**WRITTEN INSTRUCTION:** Please rewrite the paragraph beginning "Black was elected to the Legislative Assembly" from the passage about Patricia Nelson below as a short list, keeping its main facts.

**SUPPLIED PASSAGE:**
Patricia Nelson  née Black is a former provincial level politician from Alberta, Canada. As a member of the ruling Progressive Conservative Party of Alberta, she served as a Member of the Legislative Assembly of Alberta for the Calgary-Foothills electoral district from 1989 to 2004.  During this time she served as a minister in a number of portfolios: Energy, Economic Development and Tourism, Government Services, and Finance.  She also served as Deputy Government House Leader and as a member of Treasury Board.

Political career
Black was elected to the Legislative Assembly of Alberta for the first time in a hotly contested three-way race in the 1989 Alberta general election. She won her second term in office in the 1993 Alberta general election, winning in a landslide. Nelson won her third term in office in the 1997 Alberta general election, again by a large majority.

Black married in 1998 and changed her last name to Nelson.

(Visual spatial reasoning items)
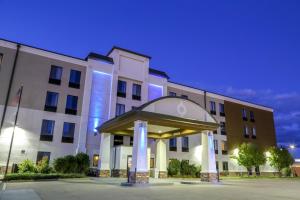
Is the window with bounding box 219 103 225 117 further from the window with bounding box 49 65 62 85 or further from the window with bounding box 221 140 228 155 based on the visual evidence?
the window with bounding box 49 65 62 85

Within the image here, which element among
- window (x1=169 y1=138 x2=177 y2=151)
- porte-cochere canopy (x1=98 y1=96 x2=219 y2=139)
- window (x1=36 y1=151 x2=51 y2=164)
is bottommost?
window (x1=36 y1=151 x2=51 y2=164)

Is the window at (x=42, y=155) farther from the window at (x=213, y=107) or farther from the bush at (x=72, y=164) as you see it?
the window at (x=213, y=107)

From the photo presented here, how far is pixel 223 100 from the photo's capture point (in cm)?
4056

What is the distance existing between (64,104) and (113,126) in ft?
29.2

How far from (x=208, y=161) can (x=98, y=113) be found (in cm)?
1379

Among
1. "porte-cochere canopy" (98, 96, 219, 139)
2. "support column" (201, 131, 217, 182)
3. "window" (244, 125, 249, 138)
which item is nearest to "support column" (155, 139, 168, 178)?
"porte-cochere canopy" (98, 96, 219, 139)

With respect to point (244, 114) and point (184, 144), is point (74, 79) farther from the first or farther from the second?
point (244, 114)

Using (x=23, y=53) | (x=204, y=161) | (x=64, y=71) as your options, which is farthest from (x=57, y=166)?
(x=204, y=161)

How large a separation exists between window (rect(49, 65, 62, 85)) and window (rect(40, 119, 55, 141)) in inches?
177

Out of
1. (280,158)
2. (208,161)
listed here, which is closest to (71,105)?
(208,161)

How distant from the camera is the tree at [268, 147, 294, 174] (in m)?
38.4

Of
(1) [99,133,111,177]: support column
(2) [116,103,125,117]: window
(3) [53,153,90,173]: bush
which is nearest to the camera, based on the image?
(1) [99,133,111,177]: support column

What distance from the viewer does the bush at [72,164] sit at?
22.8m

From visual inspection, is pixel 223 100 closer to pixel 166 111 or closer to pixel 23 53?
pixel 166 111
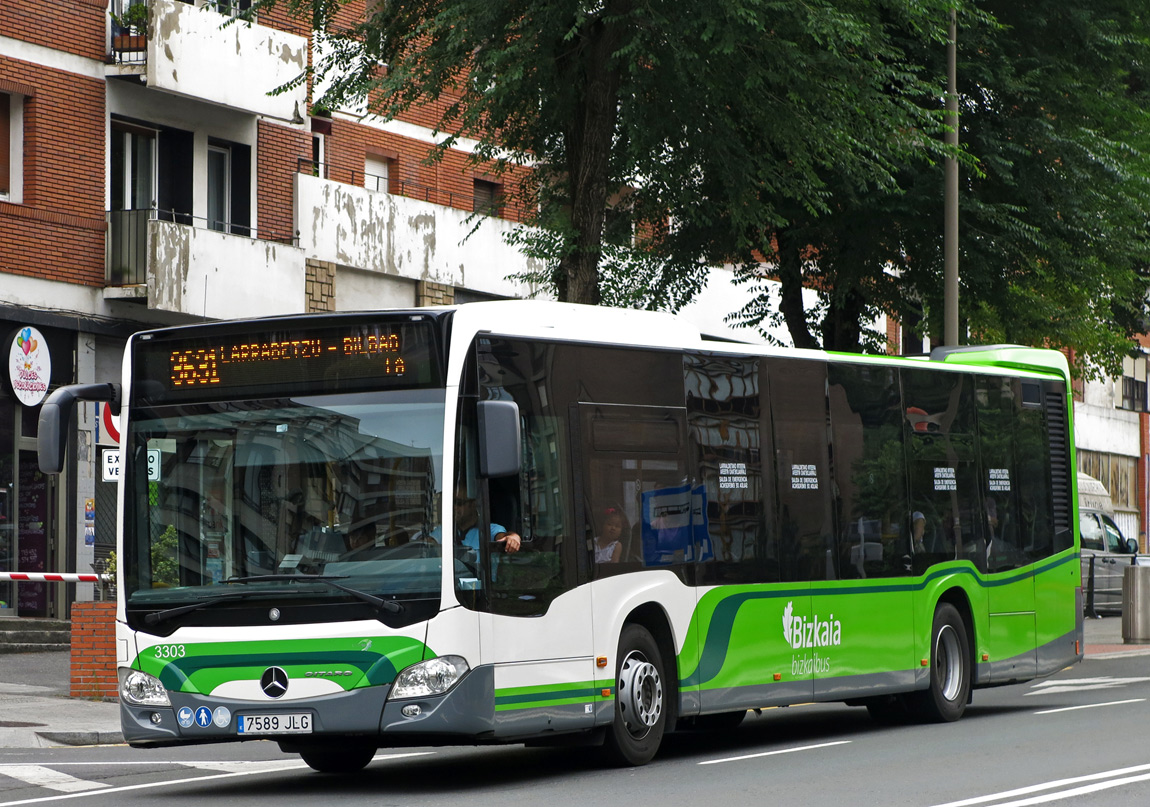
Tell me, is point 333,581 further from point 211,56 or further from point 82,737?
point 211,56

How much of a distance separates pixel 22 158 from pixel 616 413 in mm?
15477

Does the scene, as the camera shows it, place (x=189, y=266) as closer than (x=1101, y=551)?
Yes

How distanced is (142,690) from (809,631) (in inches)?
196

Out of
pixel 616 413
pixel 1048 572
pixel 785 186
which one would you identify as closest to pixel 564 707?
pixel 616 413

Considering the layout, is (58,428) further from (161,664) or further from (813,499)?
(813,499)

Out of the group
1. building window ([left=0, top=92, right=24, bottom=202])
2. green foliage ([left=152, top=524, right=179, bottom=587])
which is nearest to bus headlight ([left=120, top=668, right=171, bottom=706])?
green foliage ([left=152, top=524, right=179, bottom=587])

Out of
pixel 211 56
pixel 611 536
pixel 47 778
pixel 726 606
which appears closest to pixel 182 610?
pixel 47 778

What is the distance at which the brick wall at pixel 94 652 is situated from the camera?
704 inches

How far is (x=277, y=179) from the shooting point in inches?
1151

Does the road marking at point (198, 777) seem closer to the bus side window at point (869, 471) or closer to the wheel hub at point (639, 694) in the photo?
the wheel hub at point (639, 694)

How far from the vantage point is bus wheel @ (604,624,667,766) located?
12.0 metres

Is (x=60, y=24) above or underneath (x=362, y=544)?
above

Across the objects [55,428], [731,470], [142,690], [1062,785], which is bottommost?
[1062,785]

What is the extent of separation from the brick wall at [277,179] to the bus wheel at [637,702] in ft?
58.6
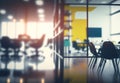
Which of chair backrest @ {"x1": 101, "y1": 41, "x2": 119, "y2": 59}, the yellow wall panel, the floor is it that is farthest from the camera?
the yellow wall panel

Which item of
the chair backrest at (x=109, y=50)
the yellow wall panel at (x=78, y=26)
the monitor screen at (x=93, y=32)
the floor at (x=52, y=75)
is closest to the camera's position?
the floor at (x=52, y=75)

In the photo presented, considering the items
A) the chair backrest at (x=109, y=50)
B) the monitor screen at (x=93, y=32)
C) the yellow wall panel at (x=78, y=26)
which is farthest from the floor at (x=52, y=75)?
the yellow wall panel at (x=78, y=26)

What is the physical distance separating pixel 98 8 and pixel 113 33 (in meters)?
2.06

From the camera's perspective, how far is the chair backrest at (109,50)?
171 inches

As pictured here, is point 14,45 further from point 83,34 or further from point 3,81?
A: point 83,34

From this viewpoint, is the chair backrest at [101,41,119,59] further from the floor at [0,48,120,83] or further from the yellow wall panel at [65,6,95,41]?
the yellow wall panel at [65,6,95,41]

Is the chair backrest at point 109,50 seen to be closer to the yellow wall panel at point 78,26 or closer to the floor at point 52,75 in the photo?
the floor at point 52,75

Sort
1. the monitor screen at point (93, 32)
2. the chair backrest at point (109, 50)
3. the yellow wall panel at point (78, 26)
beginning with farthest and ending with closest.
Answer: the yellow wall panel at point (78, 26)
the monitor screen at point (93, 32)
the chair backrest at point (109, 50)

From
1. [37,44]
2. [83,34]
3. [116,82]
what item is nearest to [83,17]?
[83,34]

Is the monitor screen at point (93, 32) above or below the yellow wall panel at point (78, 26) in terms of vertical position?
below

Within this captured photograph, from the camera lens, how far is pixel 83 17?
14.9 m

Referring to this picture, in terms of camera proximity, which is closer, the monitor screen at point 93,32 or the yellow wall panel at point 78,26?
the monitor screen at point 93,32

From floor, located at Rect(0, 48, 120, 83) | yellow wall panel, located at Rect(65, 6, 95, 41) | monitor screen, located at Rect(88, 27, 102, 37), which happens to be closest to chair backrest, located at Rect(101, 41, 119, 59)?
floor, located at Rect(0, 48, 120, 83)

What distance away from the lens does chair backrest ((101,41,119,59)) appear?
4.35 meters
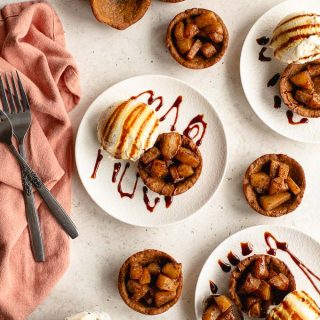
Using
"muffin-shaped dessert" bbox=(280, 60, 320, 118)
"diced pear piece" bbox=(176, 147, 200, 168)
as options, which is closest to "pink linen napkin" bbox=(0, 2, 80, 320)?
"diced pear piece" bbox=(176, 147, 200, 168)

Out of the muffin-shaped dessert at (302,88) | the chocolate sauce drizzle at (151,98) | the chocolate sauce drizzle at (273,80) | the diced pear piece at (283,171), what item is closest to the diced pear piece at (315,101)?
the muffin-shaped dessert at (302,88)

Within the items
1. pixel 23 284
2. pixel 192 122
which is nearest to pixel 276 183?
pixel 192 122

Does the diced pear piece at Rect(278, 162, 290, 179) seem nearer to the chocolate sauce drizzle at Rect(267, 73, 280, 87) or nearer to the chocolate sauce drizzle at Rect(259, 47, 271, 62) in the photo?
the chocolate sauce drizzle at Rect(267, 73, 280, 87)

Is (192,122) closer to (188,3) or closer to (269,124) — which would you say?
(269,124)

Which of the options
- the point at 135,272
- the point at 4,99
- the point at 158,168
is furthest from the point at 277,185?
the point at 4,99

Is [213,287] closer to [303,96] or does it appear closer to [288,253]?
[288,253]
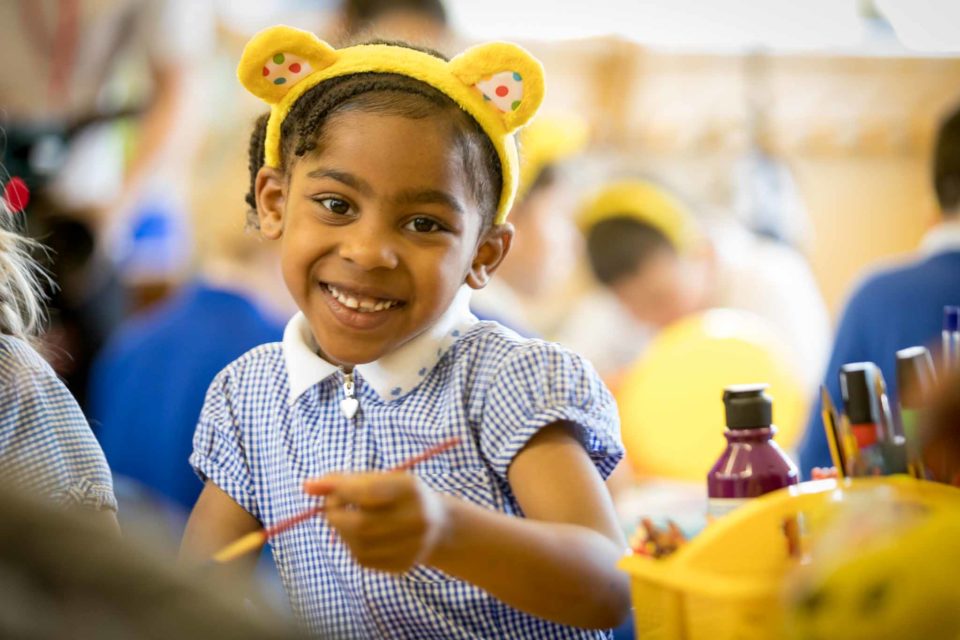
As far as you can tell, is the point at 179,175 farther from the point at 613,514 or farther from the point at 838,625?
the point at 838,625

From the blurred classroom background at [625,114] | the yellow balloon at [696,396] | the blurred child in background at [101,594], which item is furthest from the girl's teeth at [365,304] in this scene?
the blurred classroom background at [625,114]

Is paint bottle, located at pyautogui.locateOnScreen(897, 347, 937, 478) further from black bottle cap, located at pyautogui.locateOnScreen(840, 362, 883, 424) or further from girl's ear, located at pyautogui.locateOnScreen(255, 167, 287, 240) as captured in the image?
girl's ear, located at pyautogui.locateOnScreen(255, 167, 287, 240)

**RIGHT ANSWER:**
- 1989 Alberta general election: first elected to the Legislative Assembly of Alberta in a hotly contested three-way race
- 1993 Alberta general election: won a second term in a landslide
- 1997 Alberta general election: won a third term, again by a large majority